One fundamental key builds healthy marriages
By Ms. Brittany Claire Jacks
MSU Extension Service
STARKVILLE, Miss. -- The foundation of a healthy marriage rests on the solid ground of communication.
Karen Benson, an agent of the Mississippi State University Extension Service in Neshoba County who conducts family life programs, said couples are able to grow closer emotionally when they open up about their hopes and needs.
“Conflict is inevitable, but marriage does not have to be a struggle,” she said. “We learn to negotiate and learn more about ourselves when we work out solutions to conflicts.”
Marriages thrive when partners show appreciation for each other, Benson said.
“The best way to show your spouse appreciation is to learn what truly makes him or her feel appreciated,” she said. “Words of affirmation, kind gestures, gifts and quality time are just some of the ways to show appreciation to your partner.”
Benson said good communication becomes not only what is said, but also how it is said.
“Communicating how much you value your partner validates that the relationship is important and needed,” she said. “Providing any and all information helps your spouse understand issues, builds trust and shows respect. Husbands and wives are more likely to listen to compliments than criticism, so as you speak more favorably about your partner with your partner, you improve communication.”
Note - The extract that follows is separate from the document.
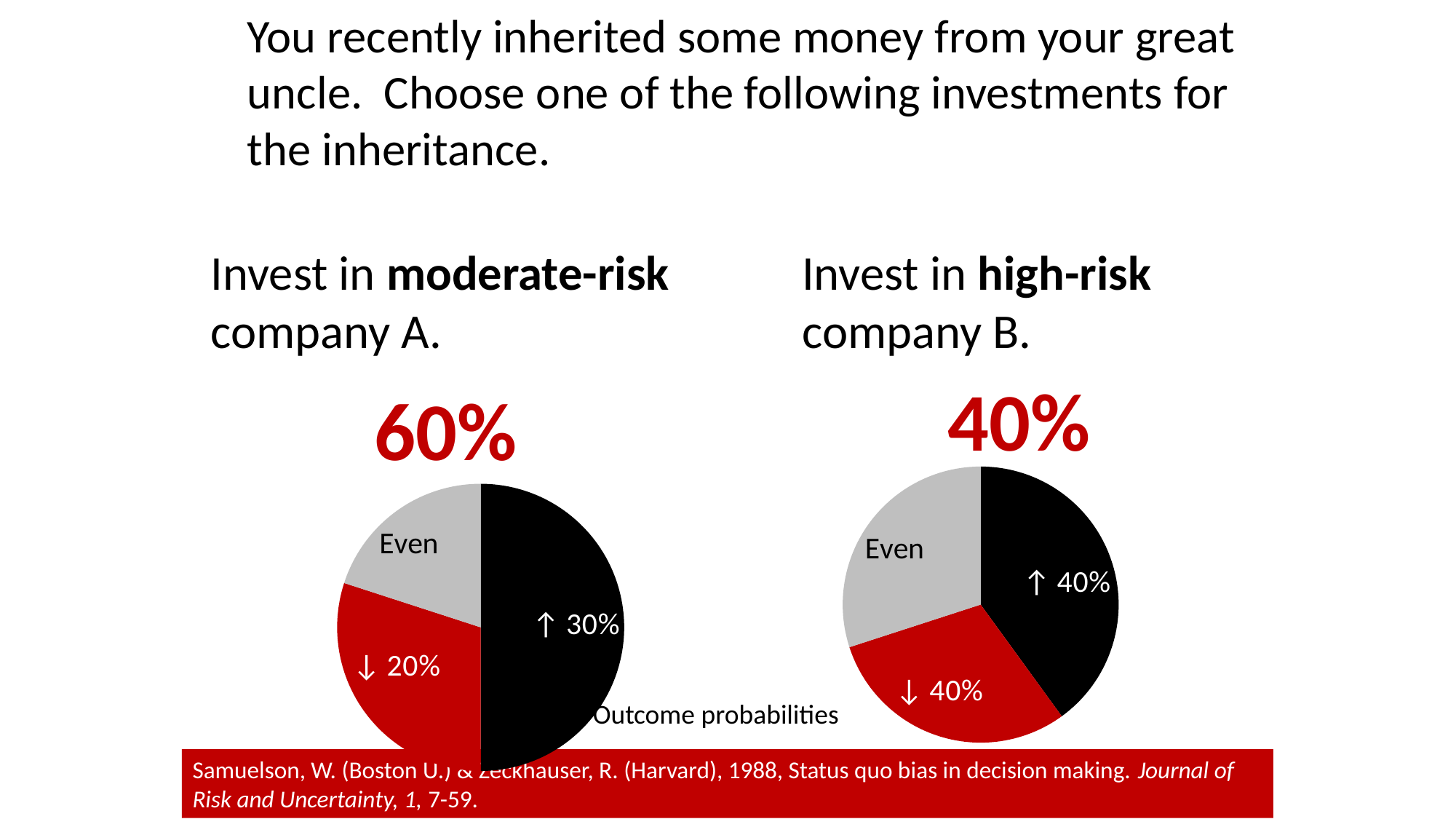
How many slices does the pie chart for high-risk company B have? 3 What colour is the slice for the down (↓) outcome in both pie charts? red What large red percentage is printed above the pie chart for moderate-risk company A? 60% What kind of chart is used for the moderate-risk company A? pie chart How many slices does the pie chart for moderate-risk company A have? 3 In the pie chart for moderate-risk company A, which is larger, the up (↑) probability or the down (↓) probability? up (↑)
Katrina Akande, an assistant professor in the MSU School of Human Sciences, provides family and child development support to the MSU Extension Service programs. She said being open and honest about spending habits is an important part of good communication.
“Keep track of where your money is going,” she said. “Be sure to watch your spending habits. As much as possible, stick to your budget.”
Couples also must learn not to “sweat the small stuff” when it comes to having a healthy marriage, Akande said.
“Never go to bed angry. Sometimes you have to agree to disagree,” she said. “Doing small gestures for your partner is important. Leave love notes in your spouse’s purse or wallet. Let your partner know how special he or she is.”
Social media can play a role in the breaking down of some relationships, but it does not have to, Akande said. If a person’s past experiences contribute to trust issues, couples may want to share social media accounts.
“This action will decrease the likelihood of certain behaviors or skepticism,” she said. “Always be honest, trustworthy and respectful. Trust in a relationship is very important. Create certain times where you are cut off from social media, and just have time to connect as a couple without any distractions.”
Akande said support from a spouse is important to grow as a person and as a couple, but sometimes alone time is necessary.
“Be sure to do fun things with your friends because you will always need your own time,” she said. “Do something by yourself that you enjoy doing. Be respectful of your spouse’s alone time as well.”